# Supplied material:
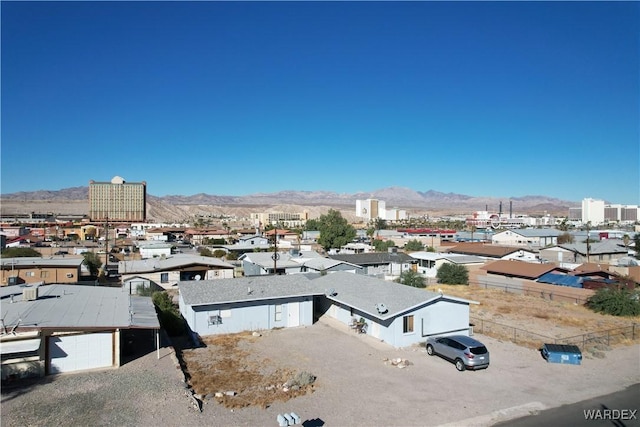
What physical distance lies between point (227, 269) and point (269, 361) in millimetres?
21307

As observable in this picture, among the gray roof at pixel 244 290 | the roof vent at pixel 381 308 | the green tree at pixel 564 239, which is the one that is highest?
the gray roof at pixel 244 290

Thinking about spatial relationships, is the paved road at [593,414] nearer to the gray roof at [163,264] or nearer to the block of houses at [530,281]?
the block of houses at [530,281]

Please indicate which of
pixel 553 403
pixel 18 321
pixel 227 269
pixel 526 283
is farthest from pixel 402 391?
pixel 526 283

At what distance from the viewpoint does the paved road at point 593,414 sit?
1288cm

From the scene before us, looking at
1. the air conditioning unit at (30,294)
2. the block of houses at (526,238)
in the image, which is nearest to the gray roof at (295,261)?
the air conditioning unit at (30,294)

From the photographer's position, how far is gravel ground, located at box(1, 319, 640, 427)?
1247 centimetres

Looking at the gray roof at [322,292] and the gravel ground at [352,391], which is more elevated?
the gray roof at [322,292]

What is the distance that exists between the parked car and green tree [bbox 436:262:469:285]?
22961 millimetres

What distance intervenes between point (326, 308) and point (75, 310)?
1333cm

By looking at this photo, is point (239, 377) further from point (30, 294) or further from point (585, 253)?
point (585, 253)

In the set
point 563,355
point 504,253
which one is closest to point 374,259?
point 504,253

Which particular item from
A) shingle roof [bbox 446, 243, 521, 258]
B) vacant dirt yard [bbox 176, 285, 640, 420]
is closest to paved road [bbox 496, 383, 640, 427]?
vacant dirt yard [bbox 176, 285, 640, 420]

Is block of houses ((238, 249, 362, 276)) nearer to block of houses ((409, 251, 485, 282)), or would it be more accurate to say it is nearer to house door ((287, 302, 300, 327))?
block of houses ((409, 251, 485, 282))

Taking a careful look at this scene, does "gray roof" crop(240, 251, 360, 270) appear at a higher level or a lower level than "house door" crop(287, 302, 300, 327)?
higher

# To do:
Could you copy verbatim everything from the line containing "From the photographer's" through the end of the entries, including both ends?

# Answer for the task:
From the photographer's position, how far is gravel ground, located at box(1, 319, 640, 427)?
1247 centimetres

Looking at the gray roof at [322,292] and the gravel ground at [352,391], which is more elevated?
the gray roof at [322,292]

What is the distance that exists between the parked car and green tree [bbox 436:262:469:285]?
22961 millimetres

What distance intervenes between point (326, 308) and point (75, 310)?
1333cm

By looking at this photo, is point (239, 377) further from point (30, 294) or further from point (585, 253)?
point (585, 253)

In the set
point 563,355
point 504,253
which one is closest to point 374,259?
point 504,253

Which particular item from
A) shingle roof [bbox 446, 243, 521, 258]
B) vacant dirt yard [bbox 176, 285, 640, 420]
is closest to paved road [bbox 496, 383, 640, 427]?
vacant dirt yard [bbox 176, 285, 640, 420]

Is block of houses ((238, 249, 362, 276)) nearer to block of houses ((409, 251, 485, 282)), or would it be more accurate to say it is nearer to house door ((287, 302, 300, 327))?
block of houses ((409, 251, 485, 282))

Taking a careful look at this scene, does "gray roof" crop(240, 251, 360, 270) appear at a higher level or a lower level than "house door" crop(287, 302, 300, 327)?
higher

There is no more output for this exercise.